Clinton and “The Plan”
The page on Clinton’s website dedicated to higher education claims that “Hillary will make debt-free college available to everyone and take on student loan debt.”
Clinton wants to make college completely free for students from low-income households, and release former students from outstanding debt to their colleges.
According to Clinton’s website, she will fund this plan by reducing tax deductions for the wealthy. It’s worth noting that reducing the sums that billionaires can write off of their yearly taxes is distinct from actually raising their tax rates.
Clinton’s plan is roughly similar to that of her biggest competition for the Democratic nomination, Bernie Sanders.
A Shakier Stance
Donald Trump, for his part, has not discussed student debt much in his campaign for the presidency. As a matter of fact, he has only discussed it when asked about it directly over the course of general Q&As covering broad topics.

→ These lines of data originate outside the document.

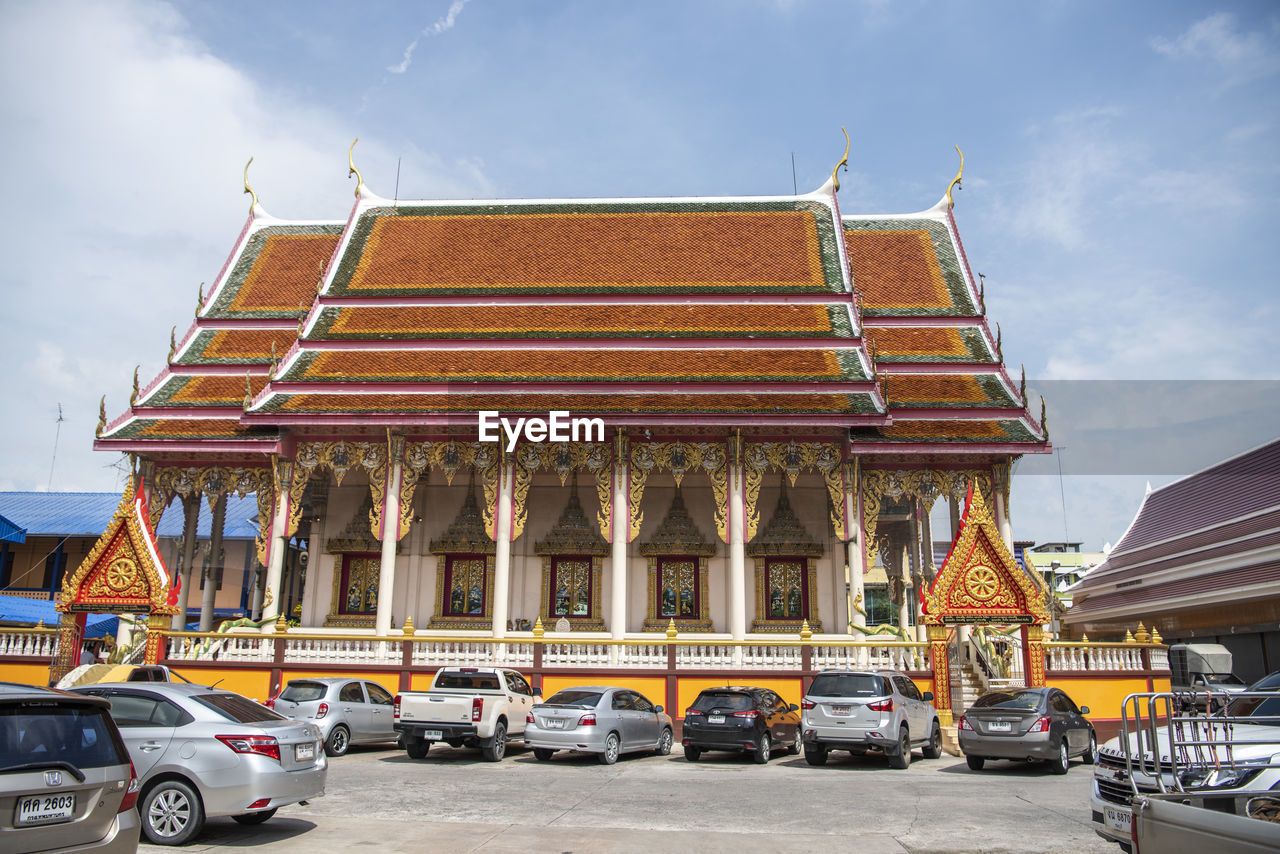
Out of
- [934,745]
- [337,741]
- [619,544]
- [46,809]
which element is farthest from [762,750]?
[46,809]

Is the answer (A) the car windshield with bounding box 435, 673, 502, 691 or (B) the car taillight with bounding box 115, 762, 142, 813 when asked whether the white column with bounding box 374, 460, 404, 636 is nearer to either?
(A) the car windshield with bounding box 435, 673, 502, 691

Trump’s campaign does not have a concrete plan to deal with the country’s gowing problem of student debt. According to Trump policy advisor Sam Clovis, who spoke about the issue to Inside Higher Ed, Trump wants to remove the government as a player in the process of lending people money to go to school. He wants to replace government loans entirely with loans from private banks.
Trump wants to encourage colleges to consider their own risk of debt when admitting students. How exactly this would be implemented is unclear. The idea, it seems, would be to discourage colleges from taking students who are less likely to be able to pay for their education. This, in turn, sounds like it would be yet another barrier in between poor students and an education.

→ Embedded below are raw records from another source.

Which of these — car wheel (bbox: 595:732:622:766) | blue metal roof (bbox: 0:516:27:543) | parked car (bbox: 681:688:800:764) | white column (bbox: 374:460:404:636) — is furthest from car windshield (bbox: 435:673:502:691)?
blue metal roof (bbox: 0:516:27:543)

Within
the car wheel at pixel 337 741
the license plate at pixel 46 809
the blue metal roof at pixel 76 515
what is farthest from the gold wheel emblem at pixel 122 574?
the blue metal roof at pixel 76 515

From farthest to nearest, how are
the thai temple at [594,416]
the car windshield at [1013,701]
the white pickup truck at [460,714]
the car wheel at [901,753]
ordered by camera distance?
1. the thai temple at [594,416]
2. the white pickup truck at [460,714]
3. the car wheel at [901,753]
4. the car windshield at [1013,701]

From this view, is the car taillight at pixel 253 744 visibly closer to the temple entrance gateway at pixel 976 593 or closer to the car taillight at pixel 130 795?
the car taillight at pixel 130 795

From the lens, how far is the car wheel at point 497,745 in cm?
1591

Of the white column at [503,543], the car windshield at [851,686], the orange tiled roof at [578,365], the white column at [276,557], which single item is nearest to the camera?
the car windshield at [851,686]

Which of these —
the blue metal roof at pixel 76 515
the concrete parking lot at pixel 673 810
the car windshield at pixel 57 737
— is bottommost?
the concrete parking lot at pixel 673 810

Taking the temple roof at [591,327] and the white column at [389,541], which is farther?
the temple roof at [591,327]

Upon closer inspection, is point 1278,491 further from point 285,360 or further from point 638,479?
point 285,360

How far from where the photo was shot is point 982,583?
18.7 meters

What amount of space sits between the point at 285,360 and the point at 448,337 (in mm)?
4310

Since these days “poor” and “student” are practically redundant, this doesn’t look good for our country’s future as a well-educated nation. This method would also encourage colleges to admit students likely to earn more after graduation, based on field of study.
Trump vs. Trump
Trump’s latest stance is completely different from a statement he made in only 2015, when he said of low- and middle-income citizens affording tuition and supplies, “Well the only way you can do it is you have to start some governmental program.”
Trump’s earlier stance was a more compassionate one. He said of undergraduates, “They go, and they work, and they take loans, and they’re borrowed up, and they can’t breathe, and they get through college and the worst thing is, they go through that whole process and they don’t have any job.”
For contrast, Clovis’ March 2016 statement to Inside Higher Ed included a callous dismissal of people pursuing degrees less likely to be lucrative. He said, “If you are going to study 16th-century French art, more power to you. I support the arts. But you are not going to get a job.”
It’s unclear what exactly the Trump campaign advisor is suggesting here. Perhaps it is that the privilege of studying for the sake of knowledge itself should be limited to trust-fund kids who never need to worry about things like car insurance costs and can pay an exorbitant amount for an education without ever needing to be employed.
An Unclear Position
Clovis, of course, speaks for Trump but may not accurately represent the opinions of his employer. It wouldn’t be surprising, since Trump has neglected to incorporate a solid plan of action regarding student debt and loans into his campaign in 2016.
Trump has been known to double back on issues he has taken strong stances on, including the infamous “birther” debate. Trump recently redacted his stance that President Obama is lying about being a U.S. citizen after maintaining that he was not throughout much of president’s time in office. His final word on education may be far from final.